(Short descriptive text snippets)
--------------------------------------------------

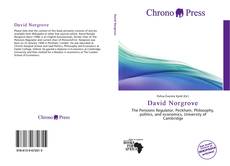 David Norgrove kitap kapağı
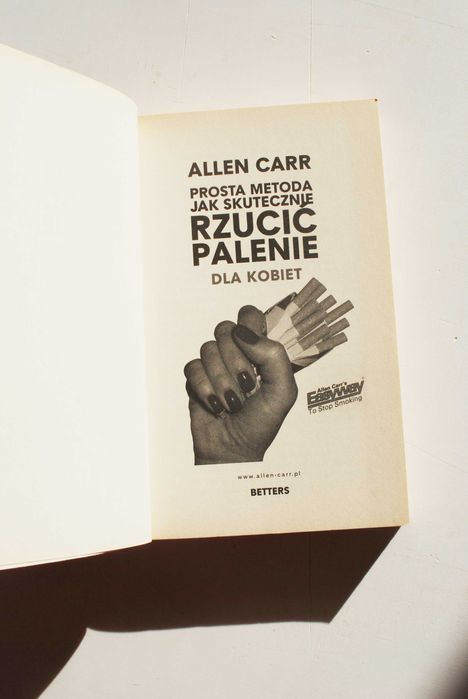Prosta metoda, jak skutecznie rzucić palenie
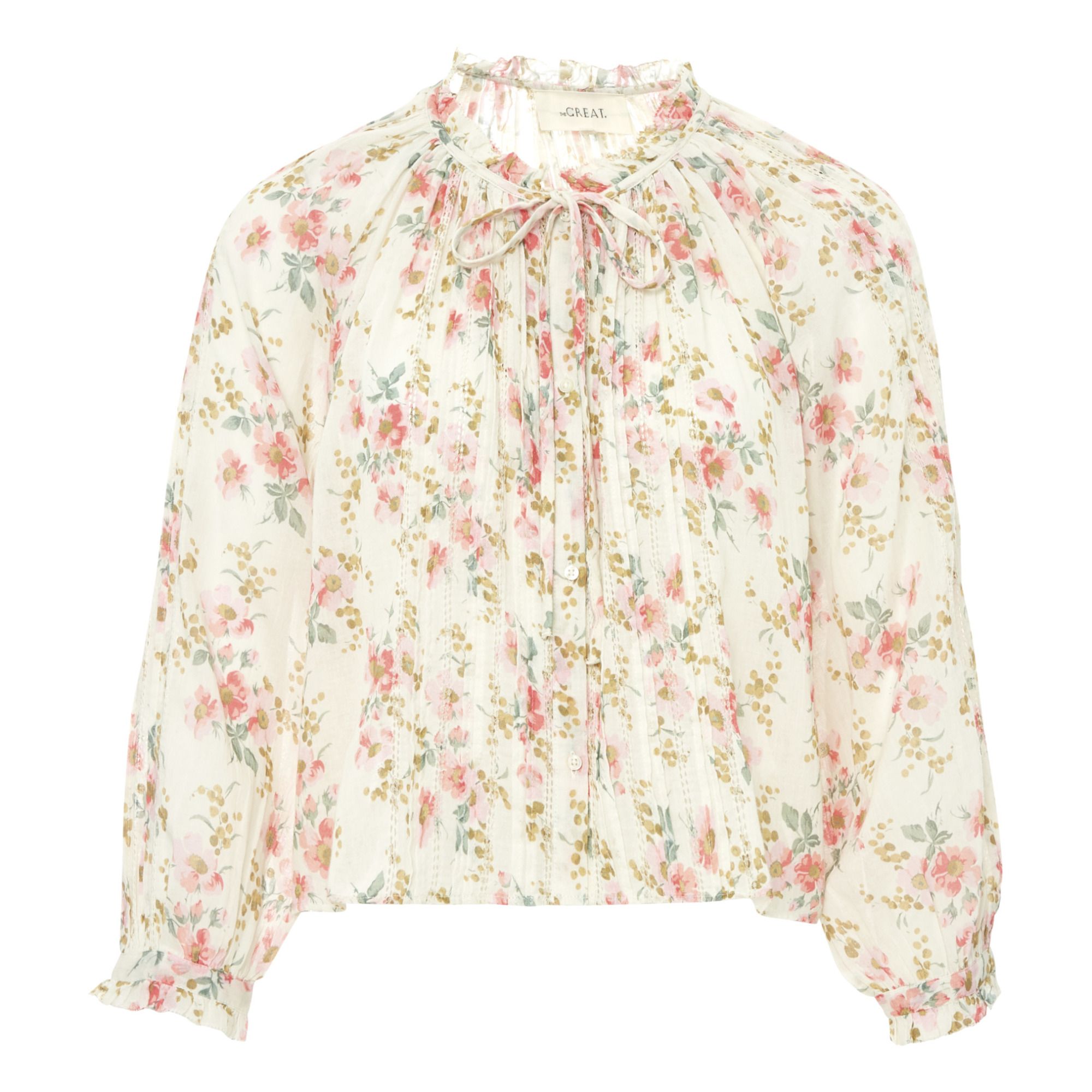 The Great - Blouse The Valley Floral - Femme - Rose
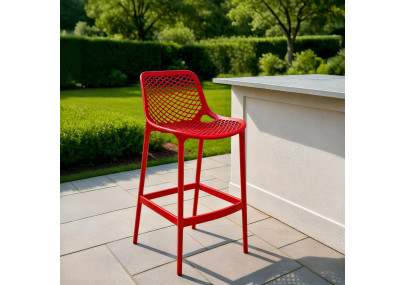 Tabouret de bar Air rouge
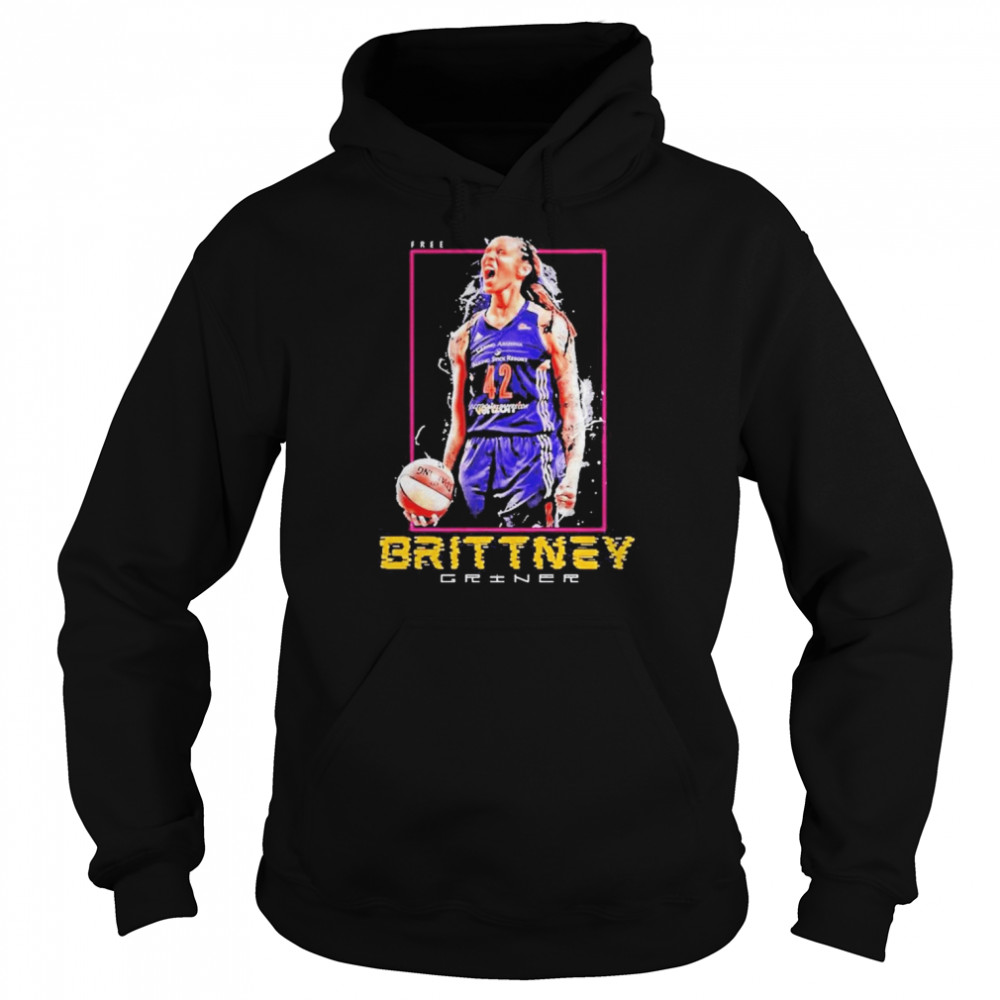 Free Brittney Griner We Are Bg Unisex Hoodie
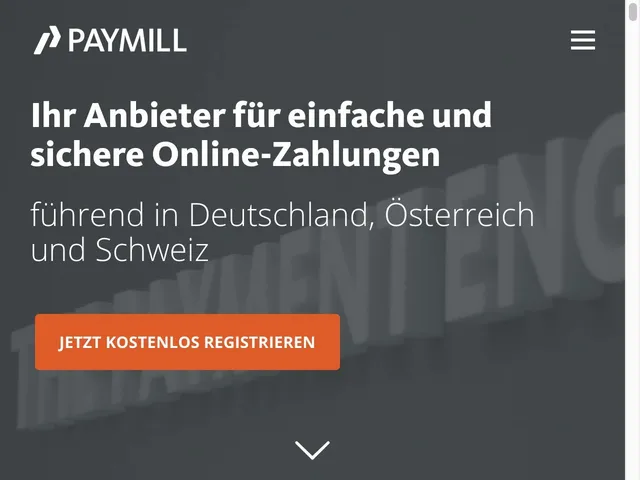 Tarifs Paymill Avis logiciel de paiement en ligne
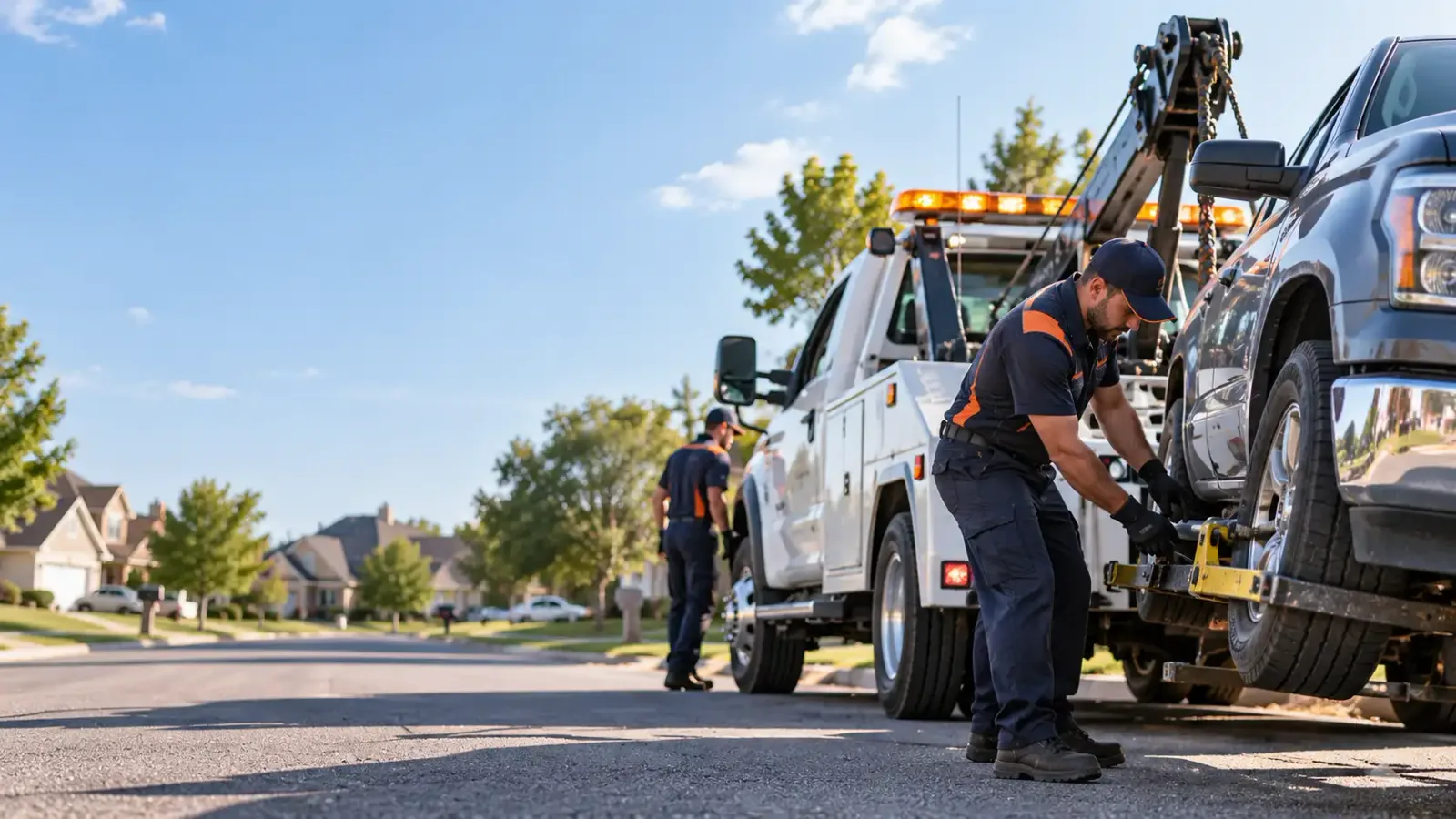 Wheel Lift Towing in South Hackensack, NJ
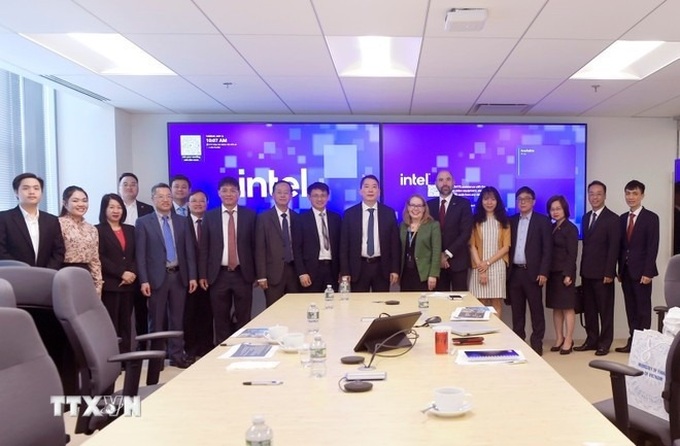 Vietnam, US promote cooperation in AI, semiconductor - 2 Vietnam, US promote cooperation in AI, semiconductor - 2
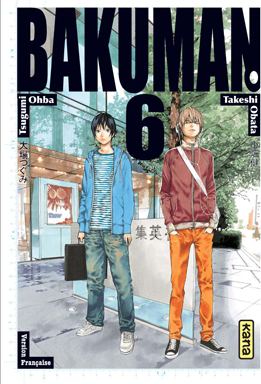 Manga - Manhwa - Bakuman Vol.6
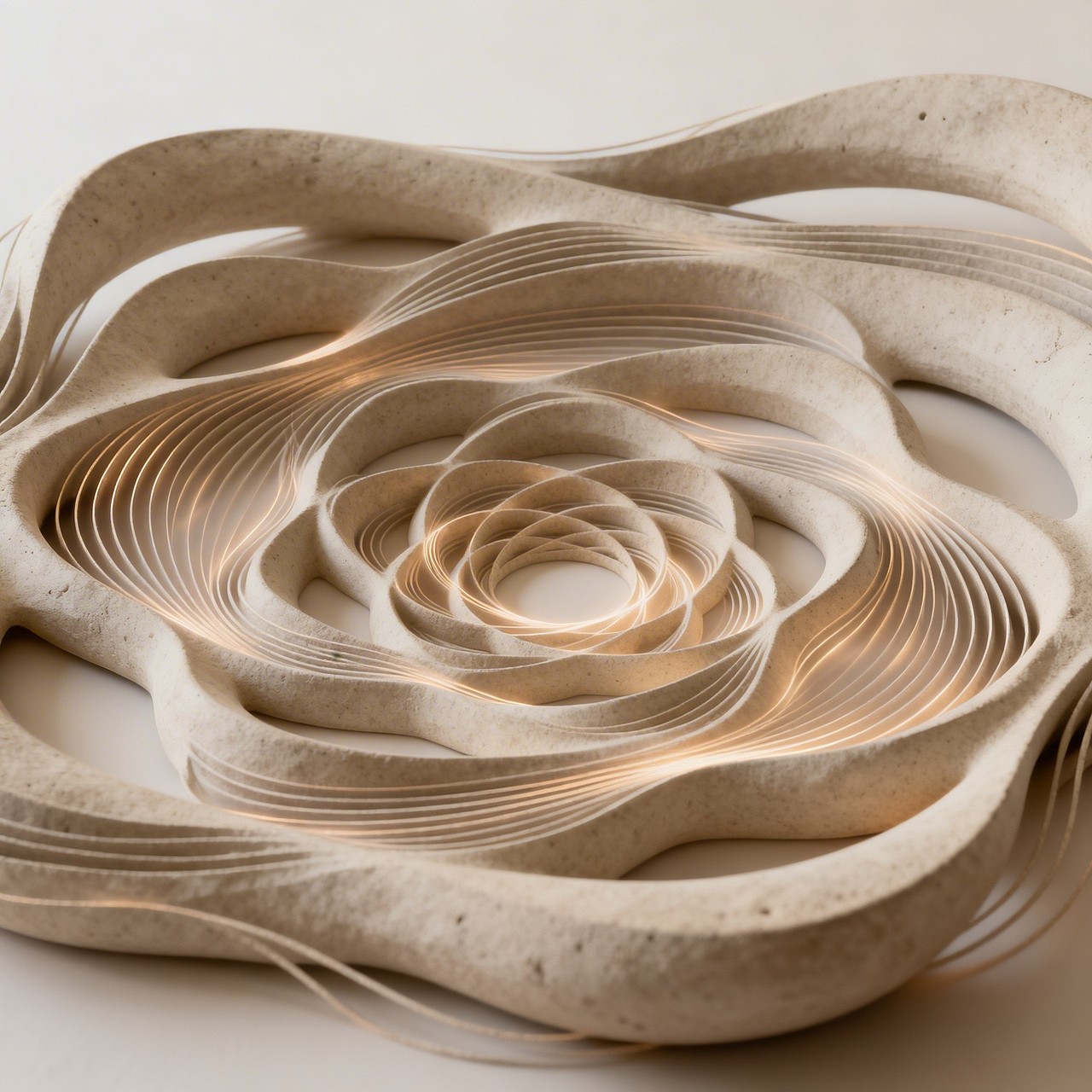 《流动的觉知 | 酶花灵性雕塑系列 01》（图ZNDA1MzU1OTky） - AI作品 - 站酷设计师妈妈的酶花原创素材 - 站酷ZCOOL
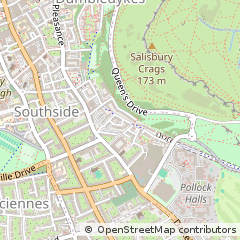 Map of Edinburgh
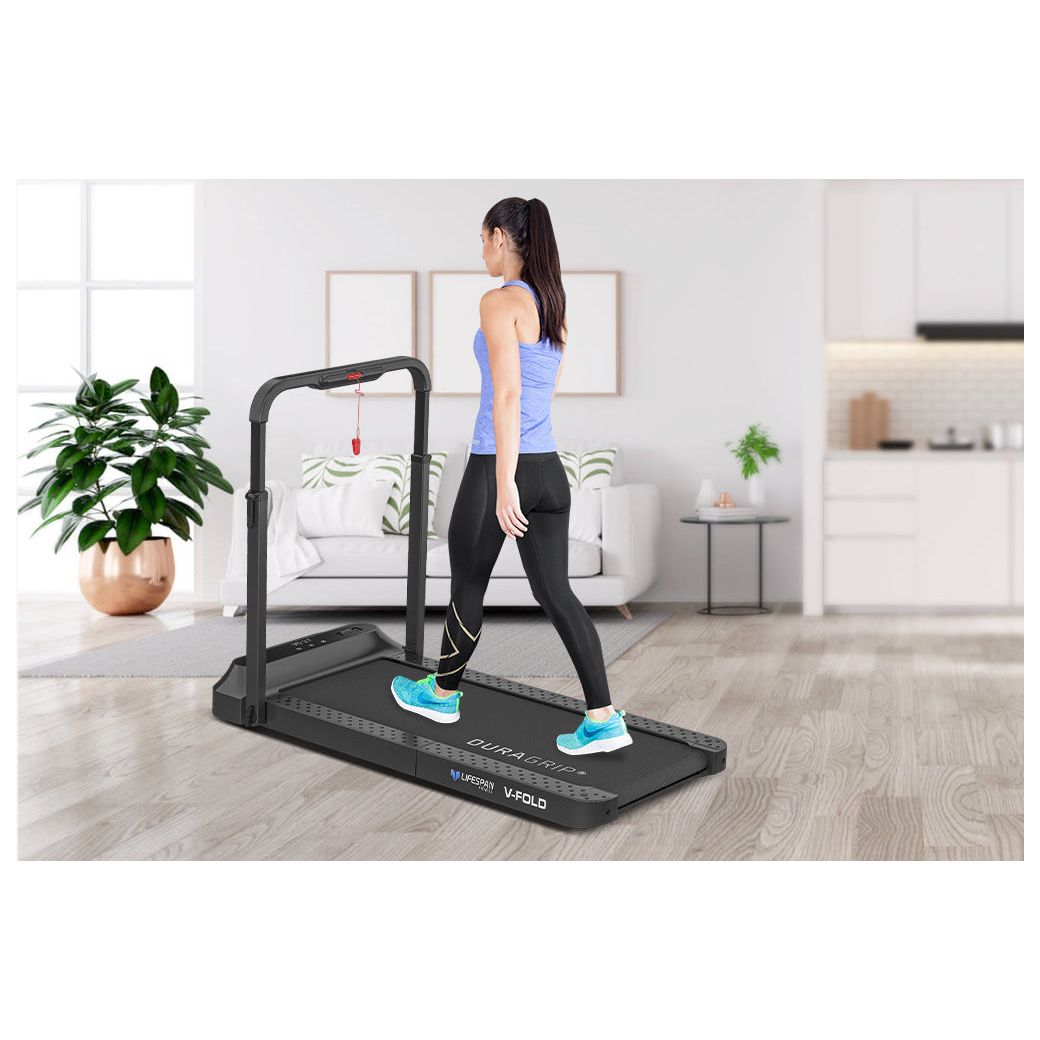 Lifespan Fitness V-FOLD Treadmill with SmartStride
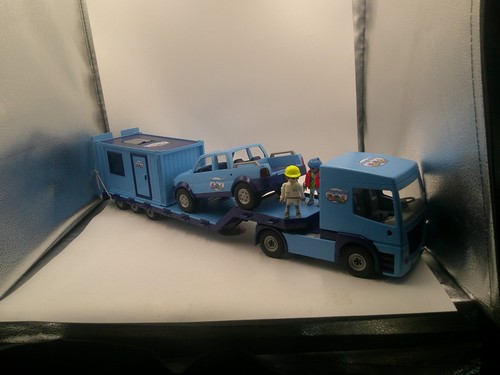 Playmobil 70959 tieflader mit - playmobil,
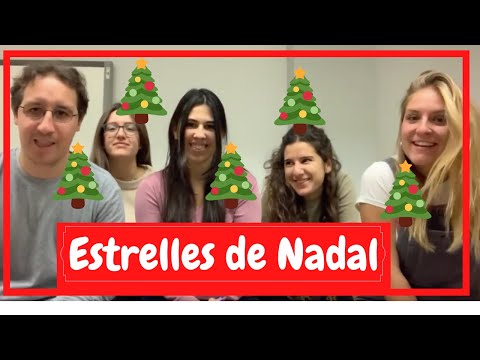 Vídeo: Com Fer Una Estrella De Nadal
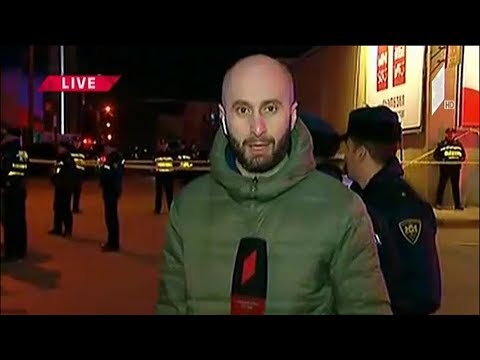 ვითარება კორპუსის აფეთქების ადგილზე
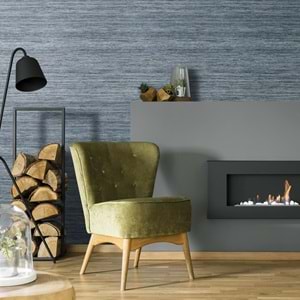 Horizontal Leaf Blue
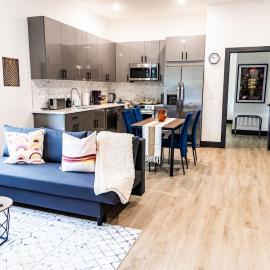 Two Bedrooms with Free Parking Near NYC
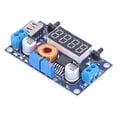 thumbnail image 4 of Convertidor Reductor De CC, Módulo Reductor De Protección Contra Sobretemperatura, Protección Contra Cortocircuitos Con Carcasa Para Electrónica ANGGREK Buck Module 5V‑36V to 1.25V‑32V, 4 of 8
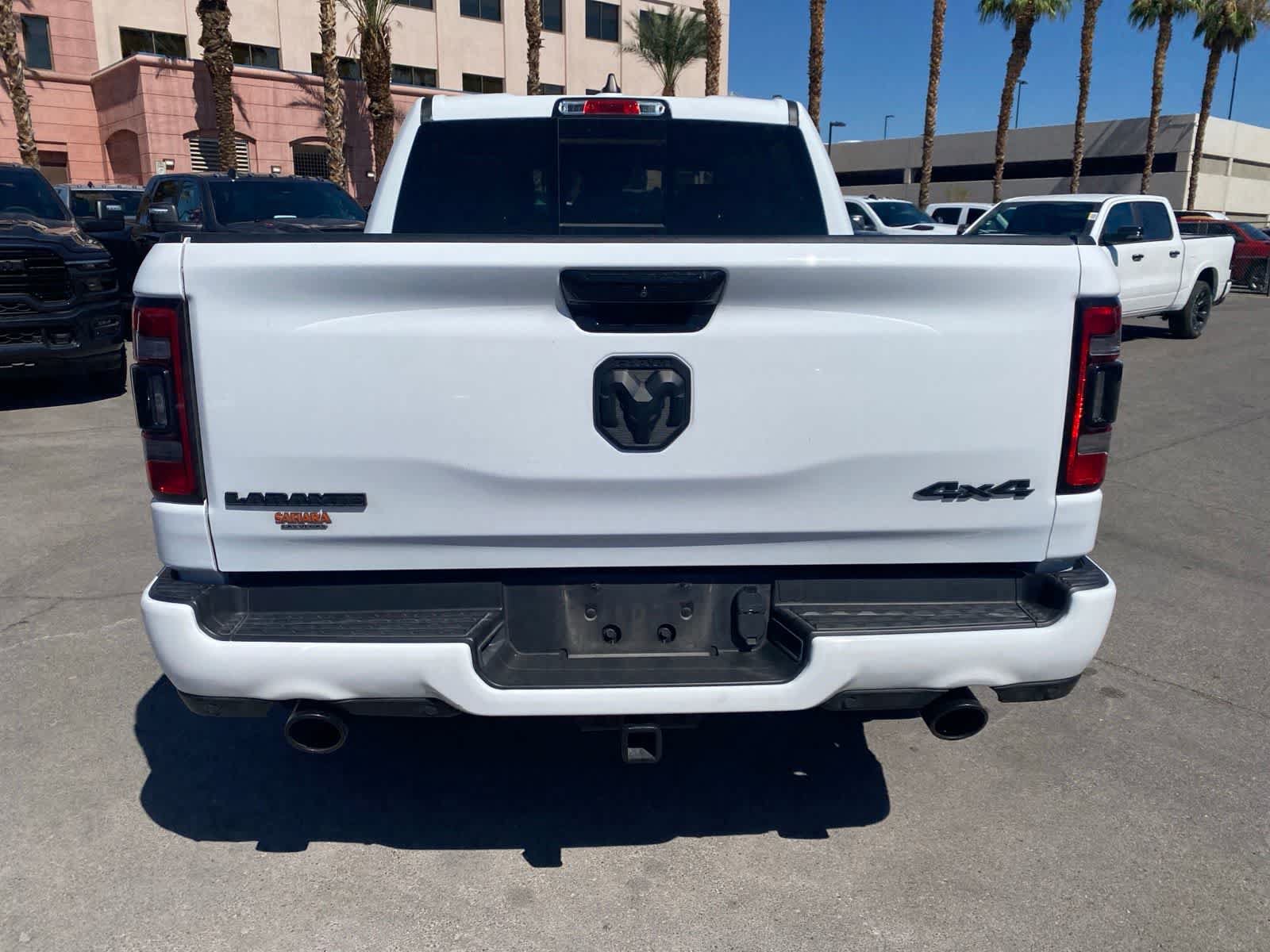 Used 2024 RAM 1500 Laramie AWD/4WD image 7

--------------------------------------------------

Print, word for word, every entry shown above; the pictures stay out.

Task answer –
 David Norgrove kitap kapağı
Prosta metoda, jak skutecznie rzucić palenie
 The Great - Blouse The Valley Floral - Femme - Rose
 Tabouret de bar Air rouge
 Free Brittney Griner We Are Bg Unisex Hoodie
 Tarifs Paymill Avis logiciel de paiement en ligne
 Wheel Lift Towing in South Hackensack, NJ
 Vietnam, US promote cooperation in AI, semiconductor - 2 Vietnam, US promote cooperation in AI, semiconductor - 2
 Manga - Manhwa - Bakuman Vol.6
 《流动的觉知 | 酶花灵性雕塑系列 01》（图ZNDA1MzU1OTky） - AI作品 - 站酷设计师妈妈的酶花原创素材 - 站酷ZCOOL
 Map of Edinburgh
 Lifespan Fitness V-FOLD Treadmill with SmartStride
 Playmobil 70959 tieflader mit - playmobil,
 Vídeo: Com Fer Una Estrella De Nadal
 ვითარება კორპუსის აფეთქების ადგილზე
 Horizontal Leaf Blue
 Two Bedrooms with Free Parking Near NYC
 thumbnail image 4 of Convertidor Reductor De CC, Módulo Reductor De Protección Contra Sobretemperatura, Protección Contra Cortocircuitos Con Carcasa Para Electrónica ANGGREK Buck Module 5V‑36V to 1.25V‑32V, 4 of 8
 Used 2024 RAM 1500 Laramie AWD/4WD image 7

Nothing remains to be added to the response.